# BBA and temperature is there relationship?



## King of Hyrule (Apr 29, 2013)

We've recently had a bid of cold spell (not like the mainland mind you) and I notice an increase in BBA in my home tank (29G).

Here in the Hawaiian Island the temperature is normally very warm and stable. However, we've had a cooling trend (by island standards) and its been downright cold (again, by island standards) for much of this week. My tank's average temperature has been a near constant 80 degrees, however, this week it has dropped to the low 70's (72 degrees at last check). The BBA which is normally not an issue in my tank had exploded on the top of my plants. The onset seems connected drop in water temperature. 

I have a couple ideas...

BBA likes the colder water and just grows better (faster) in it. 

The cooler water slows the other plants's growth, giving the BBA a change to it would normally not have. 

The cold water effects some condition in the tank, giving rise to rapid growth in BBA.

No of the above, some other factor is responsible for the increase BBA.

About my tank: I normally keep the algae control with weekly water changes. The 29G has a MGO substrate with eco-complete cap. Heavily planted and over stocked with tetras. Lighting is provided by a Finned FugeRay2 (6 hours). I trim back the plants weekly. I only dose fertilizers (1/2 dose) once a month. No CO2. Filter is handled by a Fluval 206 (and spray bar). I keep Phosguard and Purigen in the filter. Algae has not been a problem until the last few days. No water heater, as it wasn't need...

(Records)
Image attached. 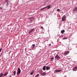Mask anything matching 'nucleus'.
Here are the masks:
<instances>
[{"label": "nucleus", "mask_w": 77, "mask_h": 77, "mask_svg": "<svg viewBox=\"0 0 77 77\" xmlns=\"http://www.w3.org/2000/svg\"><path fill=\"white\" fill-rule=\"evenodd\" d=\"M46 7H47V8L48 7V9L50 8L51 6H50V5H48V6H46Z\"/></svg>", "instance_id": "nucleus-18"}, {"label": "nucleus", "mask_w": 77, "mask_h": 77, "mask_svg": "<svg viewBox=\"0 0 77 77\" xmlns=\"http://www.w3.org/2000/svg\"><path fill=\"white\" fill-rule=\"evenodd\" d=\"M31 30V31H32V32H34V31H35V29H32Z\"/></svg>", "instance_id": "nucleus-21"}, {"label": "nucleus", "mask_w": 77, "mask_h": 77, "mask_svg": "<svg viewBox=\"0 0 77 77\" xmlns=\"http://www.w3.org/2000/svg\"><path fill=\"white\" fill-rule=\"evenodd\" d=\"M47 2H48V1H45V4H46V3H47Z\"/></svg>", "instance_id": "nucleus-26"}, {"label": "nucleus", "mask_w": 77, "mask_h": 77, "mask_svg": "<svg viewBox=\"0 0 77 77\" xmlns=\"http://www.w3.org/2000/svg\"><path fill=\"white\" fill-rule=\"evenodd\" d=\"M2 48H1L0 49V53L1 51H2Z\"/></svg>", "instance_id": "nucleus-28"}, {"label": "nucleus", "mask_w": 77, "mask_h": 77, "mask_svg": "<svg viewBox=\"0 0 77 77\" xmlns=\"http://www.w3.org/2000/svg\"><path fill=\"white\" fill-rule=\"evenodd\" d=\"M75 11V9H73V12H74V11Z\"/></svg>", "instance_id": "nucleus-29"}, {"label": "nucleus", "mask_w": 77, "mask_h": 77, "mask_svg": "<svg viewBox=\"0 0 77 77\" xmlns=\"http://www.w3.org/2000/svg\"><path fill=\"white\" fill-rule=\"evenodd\" d=\"M8 72H5L4 74H3L2 72H1L0 74V77H2V76H6L8 75Z\"/></svg>", "instance_id": "nucleus-1"}, {"label": "nucleus", "mask_w": 77, "mask_h": 77, "mask_svg": "<svg viewBox=\"0 0 77 77\" xmlns=\"http://www.w3.org/2000/svg\"><path fill=\"white\" fill-rule=\"evenodd\" d=\"M75 10L76 11H77V7H76L75 8Z\"/></svg>", "instance_id": "nucleus-25"}, {"label": "nucleus", "mask_w": 77, "mask_h": 77, "mask_svg": "<svg viewBox=\"0 0 77 77\" xmlns=\"http://www.w3.org/2000/svg\"><path fill=\"white\" fill-rule=\"evenodd\" d=\"M32 32H33L31 30L29 32V35H31V33H32Z\"/></svg>", "instance_id": "nucleus-14"}, {"label": "nucleus", "mask_w": 77, "mask_h": 77, "mask_svg": "<svg viewBox=\"0 0 77 77\" xmlns=\"http://www.w3.org/2000/svg\"><path fill=\"white\" fill-rule=\"evenodd\" d=\"M54 58L53 57H52L50 58V59L51 60V61H53V60H54Z\"/></svg>", "instance_id": "nucleus-17"}, {"label": "nucleus", "mask_w": 77, "mask_h": 77, "mask_svg": "<svg viewBox=\"0 0 77 77\" xmlns=\"http://www.w3.org/2000/svg\"><path fill=\"white\" fill-rule=\"evenodd\" d=\"M55 58L57 60H60V55H58V54L56 55L55 57Z\"/></svg>", "instance_id": "nucleus-2"}, {"label": "nucleus", "mask_w": 77, "mask_h": 77, "mask_svg": "<svg viewBox=\"0 0 77 77\" xmlns=\"http://www.w3.org/2000/svg\"><path fill=\"white\" fill-rule=\"evenodd\" d=\"M41 74L42 75H46V73L45 72H44L41 73Z\"/></svg>", "instance_id": "nucleus-11"}, {"label": "nucleus", "mask_w": 77, "mask_h": 77, "mask_svg": "<svg viewBox=\"0 0 77 77\" xmlns=\"http://www.w3.org/2000/svg\"><path fill=\"white\" fill-rule=\"evenodd\" d=\"M61 71H62V70H59L56 69L55 70V72H60Z\"/></svg>", "instance_id": "nucleus-7"}, {"label": "nucleus", "mask_w": 77, "mask_h": 77, "mask_svg": "<svg viewBox=\"0 0 77 77\" xmlns=\"http://www.w3.org/2000/svg\"><path fill=\"white\" fill-rule=\"evenodd\" d=\"M65 32V30H63L61 31V33H63Z\"/></svg>", "instance_id": "nucleus-16"}, {"label": "nucleus", "mask_w": 77, "mask_h": 77, "mask_svg": "<svg viewBox=\"0 0 77 77\" xmlns=\"http://www.w3.org/2000/svg\"><path fill=\"white\" fill-rule=\"evenodd\" d=\"M32 19H34V18H32Z\"/></svg>", "instance_id": "nucleus-31"}, {"label": "nucleus", "mask_w": 77, "mask_h": 77, "mask_svg": "<svg viewBox=\"0 0 77 77\" xmlns=\"http://www.w3.org/2000/svg\"><path fill=\"white\" fill-rule=\"evenodd\" d=\"M35 45L34 44H33L32 45V48H34L35 47Z\"/></svg>", "instance_id": "nucleus-22"}, {"label": "nucleus", "mask_w": 77, "mask_h": 77, "mask_svg": "<svg viewBox=\"0 0 77 77\" xmlns=\"http://www.w3.org/2000/svg\"><path fill=\"white\" fill-rule=\"evenodd\" d=\"M47 8V7H46L43 8H42L40 9V11H42V10H44V9H46Z\"/></svg>", "instance_id": "nucleus-12"}, {"label": "nucleus", "mask_w": 77, "mask_h": 77, "mask_svg": "<svg viewBox=\"0 0 77 77\" xmlns=\"http://www.w3.org/2000/svg\"><path fill=\"white\" fill-rule=\"evenodd\" d=\"M15 73H16V71H14L13 72V74L14 75H15Z\"/></svg>", "instance_id": "nucleus-19"}, {"label": "nucleus", "mask_w": 77, "mask_h": 77, "mask_svg": "<svg viewBox=\"0 0 77 77\" xmlns=\"http://www.w3.org/2000/svg\"><path fill=\"white\" fill-rule=\"evenodd\" d=\"M57 12H59V11H60V9H57Z\"/></svg>", "instance_id": "nucleus-23"}, {"label": "nucleus", "mask_w": 77, "mask_h": 77, "mask_svg": "<svg viewBox=\"0 0 77 77\" xmlns=\"http://www.w3.org/2000/svg\"><path fill=\"white\" fill-rule=\"evenodd\" d=\"M41 29H43V27L41 26Z\"/></svg>", "instance_id": "nucleus-27"}, {"label": "nucleus", "mask_w": 77, "mask_h": 77, "mask_svg": "<svg viewBox=\"0 0 77 77\" xmlns=\"http://www.w3.org/2000/svg\"><path fill=\"white\" fill-rule=\"evenodd\" d=\"M39 74H37L36 75H35V77H38V76H39Z\"/></svg>", "instance_id": "nucleus-20"}, {"label": "nucleus", "mask_w": 77, "mask_h": 77, "mask_svg": "<svg viewBox=\"0 0 77 77\" xmlns=\"http://www.w3.org/2000/svg\"><path fill=\"white\" fill-rule=\"evenodd\" d=\"M21 73V69H20V68H18L17 72V75H19L20 74V73Z\"/></svg>", "instance_id": "nucleus-3"}, {"label": "nucleus", "mask_w": 77, "mask_h": 77, "mask_svg": "<svg viewBox=\"0 0 77 77\" xmlns=\"http://www.w3.org/2000/svg\"><path fill=\"white\" fill-rule=\"evenodd\" d=\"M5 3H7L6 4V7H8V5H9V1L8 0H5Z\"/></svg>", "instance_id": "nucleus-5"}, {"label": "nucleus", "mask_w": 77, "mask_h": 77, "mask_svg": "<svg viewBox=\"0 0 77 77\" xmlns=\"http://www.w3.org/2000/svg\"><path fill=\"white\" fill-rule=\"evenodd\" d=\"M69 51H67L66 52H65L64 53V54H65V55H67V54H69Z\"/></svg>", "instance_id": "nucleus-9"}, {"label": "nucleus", "mask_w": 77, "mask_h": 77, "mask_svg": "<svg viewBox=\"0 0 77 77\" xmlns=\"http://www.w3.org/2000/svg\"><path fill=\"white\" fill-rule=\"evenodd\" d=\"M68 39V38H63V39Z\"/></svg>", "instance_id": "nucleus-24"}, {"label": "nucleus", "mask_w": 77, "mask_h": 77, "mask_svg": "<svg viewBox=\"0 0 77 77\" xmlns=\"http://www.w3.org/2000/svg\"><path fill=\"white\" fill-rule=\"evenodd\" d=\"M32 32H33L31 30L29 32V35H31V33H32Z\"/></svg>", "instance_id": "nucleus-15"}, {"label": "nucleus", "mask_w": 77, "mask_h": 77, "mask_svg": "<svg viewBox=\"0 0 77 77\" xmlns=\"http://www.w3.org/2000/svg\"><path fill=\"white\" fill-rule=\"evenodd\" d=\"M61 37H62V35H61Z\"/></svg>", "instance_id": "nucleus-32"}, {"label": "nucleus", "mask_w": 77, "mask_h": 77, "mask_svg": "<svg viewBox=\"0 0 77 77\" xmlns=\"http://www.w3.org/2000/svg\"><path fill=\"white\" fill-rule=\"evenodd\" d=\"M51 45V44H49V46H50Z\"/></svg>", "instance_id": "nucleus-30"}, {"label": "nucleus", "mask_w": 77, "mask_h": 77, "mask_svg": "<svg viewBox=\"0 0 77 77\" xmlns=\"http://www.w3.org/2000/svg\"><path fill=\"white\" fill-rule=\"evenodd\" d=\"M62 21H65V20H66V16L65 15H64L62 17Z\"/></svg>", "instance_id": "nucleus-4"}, {"label": "nucleus", "mask_w": 77, "mask_h": 77, "mask_svg": "<svg viewBox=\"0 0 77 77\" xmlns=\"http://www.w3.org/2000/svg\"><path fill=\"white\" fill-rule=\"evenodd\" d=\"M45 69H46V66H44L43 67V71H45Z\"/></svg>", "instance_id": "nucleus-13"}, {"label": "nucleus", "mask_w": 77, "mask_h": 77, "mask_svg": "<svg viewBox=\"0 0 77 77\" xmlns=\"http://www.w3.org/2000/svg\"><path fill=\"white\" fill-rule=\"evenodd\" d=\"M73 71H77V66L75 67L73 69Z\"/></svg>", "instance_id": "nucleus-6"}, {"label": "nucleus", "mask_w": 77, "mask_h": 77, "mask_svg": "<svg viewBox=\"0 0 77 77\" xmlns=\"http://www.w3.org/2000/svg\"><path fill=\"white\" fill-rule=\"evenodd\" d=\"M35 72V70H33L32 71V72L30 73V75H33V73H34Z\"/></svg>", "instance_id": "nucleus-8"}, {"label": "nucleus", "mask_w": 77, "mask_h": 77, "mask_svg": "<svg viewBox=\"0 0 77 77\" xmlns=\"http://www.w3.org/2000/svg\"><path fill=\"white\" fill-rule=\"evenodd\" d=\"M50 69V68L48 66H47L46 67V70H49V69Z\"/></svg>", "instance_id": "nucleus-10"}]
</instances>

Task set:
a) Shorten the paragraph of the forum post that begins "Here in the Hawaiian Island" into a bulleted list that keeps its main facts.
b) Give the stretch of the forum post from "The cold water" through "the increase BBA." again, swapping "rapid growth" for "fast spread".

Responses:
a)
- The Hawaiian Islands are usually very warm and stable, but a cooling trend has made much of this week cold by island standards.
- The tank usually holds a near constant 80 degrees; this week it fell to the low 70s (72 degrees at last check).
- BBA, normally not an issue in this tank, has exploded on the tops of the plants.
- The onset seems connected to the drop in water temperature.

b)
The cold water effects some condition in the tank, giving rise to fast spread in BBA.

No of the above, some other factor is responsible for the increase BBA.